Whenever the season gets started, the team is excited to see what it can accomplish. Out of the 16 players who started at least one game last year, 11 will return this coming season. The team’s schedule is shifted, but its priorities haven’t changed.

“We took our time to be sad, be disappointed about everything and then we realized, ‘okay, we need to figure out how we can continue to get better,’” junior defender Kendall Dandridge said. “And it might be in different methods, but we still can come out of this stronger than when we came into it.”

Stanco also cited her excitement over having a big freshman class that could help the team in reserve roles.
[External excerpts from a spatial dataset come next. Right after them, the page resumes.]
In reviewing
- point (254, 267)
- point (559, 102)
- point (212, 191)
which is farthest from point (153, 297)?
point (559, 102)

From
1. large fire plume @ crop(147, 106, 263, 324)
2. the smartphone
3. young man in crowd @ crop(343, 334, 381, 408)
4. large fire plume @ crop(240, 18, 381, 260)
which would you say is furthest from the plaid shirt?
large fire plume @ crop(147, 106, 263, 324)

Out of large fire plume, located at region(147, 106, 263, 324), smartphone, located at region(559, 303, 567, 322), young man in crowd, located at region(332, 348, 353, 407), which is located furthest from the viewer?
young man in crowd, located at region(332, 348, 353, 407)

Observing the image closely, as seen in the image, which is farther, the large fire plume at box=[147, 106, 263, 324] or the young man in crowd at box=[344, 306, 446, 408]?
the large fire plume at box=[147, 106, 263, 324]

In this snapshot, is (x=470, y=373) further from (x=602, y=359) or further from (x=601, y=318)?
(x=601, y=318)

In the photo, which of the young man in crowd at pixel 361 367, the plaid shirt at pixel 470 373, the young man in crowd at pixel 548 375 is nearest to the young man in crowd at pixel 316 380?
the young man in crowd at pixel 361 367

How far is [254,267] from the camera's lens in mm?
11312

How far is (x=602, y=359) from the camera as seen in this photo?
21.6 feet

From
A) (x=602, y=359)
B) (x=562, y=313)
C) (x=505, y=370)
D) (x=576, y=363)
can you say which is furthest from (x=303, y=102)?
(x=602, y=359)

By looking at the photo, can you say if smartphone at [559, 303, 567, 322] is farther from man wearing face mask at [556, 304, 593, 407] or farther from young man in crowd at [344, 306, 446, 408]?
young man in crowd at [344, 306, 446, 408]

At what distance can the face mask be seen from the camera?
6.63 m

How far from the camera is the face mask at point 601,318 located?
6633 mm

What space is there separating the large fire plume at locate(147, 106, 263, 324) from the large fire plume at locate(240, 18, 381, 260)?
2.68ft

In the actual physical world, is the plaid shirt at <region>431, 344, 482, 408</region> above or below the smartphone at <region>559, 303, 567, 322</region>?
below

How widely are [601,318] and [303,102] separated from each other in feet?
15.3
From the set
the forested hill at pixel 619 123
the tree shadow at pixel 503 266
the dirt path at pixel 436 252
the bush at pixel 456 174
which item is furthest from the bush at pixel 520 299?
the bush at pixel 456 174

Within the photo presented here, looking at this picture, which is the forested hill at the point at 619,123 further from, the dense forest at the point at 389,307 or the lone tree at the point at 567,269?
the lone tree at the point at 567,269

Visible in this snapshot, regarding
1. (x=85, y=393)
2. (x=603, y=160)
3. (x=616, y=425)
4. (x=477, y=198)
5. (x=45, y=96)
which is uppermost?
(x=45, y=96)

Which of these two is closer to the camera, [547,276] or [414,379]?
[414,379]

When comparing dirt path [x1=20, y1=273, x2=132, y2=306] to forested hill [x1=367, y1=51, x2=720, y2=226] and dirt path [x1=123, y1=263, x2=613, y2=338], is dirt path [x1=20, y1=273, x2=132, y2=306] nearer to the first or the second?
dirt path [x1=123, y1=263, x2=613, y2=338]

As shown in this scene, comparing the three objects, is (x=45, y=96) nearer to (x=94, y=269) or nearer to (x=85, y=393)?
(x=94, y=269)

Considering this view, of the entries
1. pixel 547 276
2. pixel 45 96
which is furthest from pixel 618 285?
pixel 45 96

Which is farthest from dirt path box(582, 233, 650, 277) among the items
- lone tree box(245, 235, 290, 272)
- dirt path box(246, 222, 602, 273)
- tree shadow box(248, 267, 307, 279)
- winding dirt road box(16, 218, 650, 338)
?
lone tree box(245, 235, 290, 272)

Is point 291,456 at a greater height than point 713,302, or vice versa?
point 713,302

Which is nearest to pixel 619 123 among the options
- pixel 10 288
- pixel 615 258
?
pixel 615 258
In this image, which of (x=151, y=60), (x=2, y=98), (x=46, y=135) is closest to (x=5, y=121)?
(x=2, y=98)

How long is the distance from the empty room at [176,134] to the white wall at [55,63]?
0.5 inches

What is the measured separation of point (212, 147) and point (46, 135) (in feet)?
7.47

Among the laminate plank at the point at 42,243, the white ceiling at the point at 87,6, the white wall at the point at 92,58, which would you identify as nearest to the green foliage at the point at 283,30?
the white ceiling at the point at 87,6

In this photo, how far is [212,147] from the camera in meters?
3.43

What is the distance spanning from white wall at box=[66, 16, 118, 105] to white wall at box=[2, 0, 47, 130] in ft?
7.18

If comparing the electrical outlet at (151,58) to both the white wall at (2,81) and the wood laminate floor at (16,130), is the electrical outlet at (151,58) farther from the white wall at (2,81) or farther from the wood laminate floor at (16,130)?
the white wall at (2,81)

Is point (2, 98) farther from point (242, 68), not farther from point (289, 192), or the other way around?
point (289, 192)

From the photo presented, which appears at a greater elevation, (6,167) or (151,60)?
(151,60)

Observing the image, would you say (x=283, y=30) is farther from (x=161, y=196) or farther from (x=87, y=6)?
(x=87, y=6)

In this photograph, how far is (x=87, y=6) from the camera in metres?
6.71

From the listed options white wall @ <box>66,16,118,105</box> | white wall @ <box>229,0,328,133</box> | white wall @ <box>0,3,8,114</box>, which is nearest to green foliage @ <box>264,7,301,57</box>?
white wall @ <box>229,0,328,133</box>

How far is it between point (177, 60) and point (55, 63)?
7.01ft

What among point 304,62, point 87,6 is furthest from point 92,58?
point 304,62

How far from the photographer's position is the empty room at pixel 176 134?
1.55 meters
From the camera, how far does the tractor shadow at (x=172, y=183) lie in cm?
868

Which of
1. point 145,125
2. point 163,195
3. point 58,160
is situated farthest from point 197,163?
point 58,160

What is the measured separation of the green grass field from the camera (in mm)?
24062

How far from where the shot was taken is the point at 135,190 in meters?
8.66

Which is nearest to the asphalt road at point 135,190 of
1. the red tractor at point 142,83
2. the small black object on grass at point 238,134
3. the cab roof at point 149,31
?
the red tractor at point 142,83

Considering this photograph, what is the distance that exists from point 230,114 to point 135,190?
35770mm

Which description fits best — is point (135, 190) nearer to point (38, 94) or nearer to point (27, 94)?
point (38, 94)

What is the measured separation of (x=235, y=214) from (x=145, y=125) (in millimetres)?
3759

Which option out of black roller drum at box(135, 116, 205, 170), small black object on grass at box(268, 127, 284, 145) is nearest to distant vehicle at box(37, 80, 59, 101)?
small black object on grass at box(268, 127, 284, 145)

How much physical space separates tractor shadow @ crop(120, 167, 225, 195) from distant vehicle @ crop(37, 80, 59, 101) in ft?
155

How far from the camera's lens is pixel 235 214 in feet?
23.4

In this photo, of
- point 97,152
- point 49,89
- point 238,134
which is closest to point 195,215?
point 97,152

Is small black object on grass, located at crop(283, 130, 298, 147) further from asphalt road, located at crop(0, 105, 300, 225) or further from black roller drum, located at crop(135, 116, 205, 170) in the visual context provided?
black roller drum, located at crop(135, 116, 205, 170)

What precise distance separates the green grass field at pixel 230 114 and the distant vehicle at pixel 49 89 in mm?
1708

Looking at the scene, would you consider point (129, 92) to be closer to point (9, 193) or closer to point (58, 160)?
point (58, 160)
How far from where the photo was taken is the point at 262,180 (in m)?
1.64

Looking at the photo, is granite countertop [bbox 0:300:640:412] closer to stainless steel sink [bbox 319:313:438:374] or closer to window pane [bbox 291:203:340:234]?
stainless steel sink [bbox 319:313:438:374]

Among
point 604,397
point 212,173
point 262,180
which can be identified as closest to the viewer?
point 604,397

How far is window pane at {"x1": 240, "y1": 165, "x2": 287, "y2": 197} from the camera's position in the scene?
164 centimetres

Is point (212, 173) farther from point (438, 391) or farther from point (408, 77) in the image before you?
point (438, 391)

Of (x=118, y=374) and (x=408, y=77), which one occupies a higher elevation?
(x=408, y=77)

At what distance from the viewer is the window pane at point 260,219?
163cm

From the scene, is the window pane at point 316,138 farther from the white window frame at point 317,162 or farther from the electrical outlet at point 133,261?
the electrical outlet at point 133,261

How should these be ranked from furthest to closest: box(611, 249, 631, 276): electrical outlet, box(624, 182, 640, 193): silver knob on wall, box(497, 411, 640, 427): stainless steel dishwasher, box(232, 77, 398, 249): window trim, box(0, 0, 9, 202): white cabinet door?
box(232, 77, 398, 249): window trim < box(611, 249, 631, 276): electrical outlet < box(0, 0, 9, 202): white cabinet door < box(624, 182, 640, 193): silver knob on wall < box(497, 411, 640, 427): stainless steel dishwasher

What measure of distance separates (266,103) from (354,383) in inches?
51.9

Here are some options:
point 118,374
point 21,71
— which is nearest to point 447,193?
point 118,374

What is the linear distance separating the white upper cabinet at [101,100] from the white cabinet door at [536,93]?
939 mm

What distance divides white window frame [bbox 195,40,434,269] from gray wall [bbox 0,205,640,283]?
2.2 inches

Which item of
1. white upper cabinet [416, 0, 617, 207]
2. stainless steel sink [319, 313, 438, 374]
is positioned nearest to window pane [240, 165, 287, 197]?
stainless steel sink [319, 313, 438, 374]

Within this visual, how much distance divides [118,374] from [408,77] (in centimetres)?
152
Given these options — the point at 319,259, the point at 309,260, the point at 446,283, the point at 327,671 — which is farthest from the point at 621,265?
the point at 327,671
“We’re always going to need fresh legs, whether it’s the 90th minute or the start of the second half, going into overtime, whatever it is,” she said. “I’m super excited for that. I think that will help us a lot. I think this team could do really big things.”

“All we want is to play,” Bingman says. “So whatever that looks like, if it’s a partial season or a full one, I think we’ve been working so hard since the spring thinking that we’d have a season this fall, so I feel like everyone just feels ready to get out there and play. The work that we’ve been putting in during practice is obviously going to get us there, and everyone just wants to play. We’re so ready.”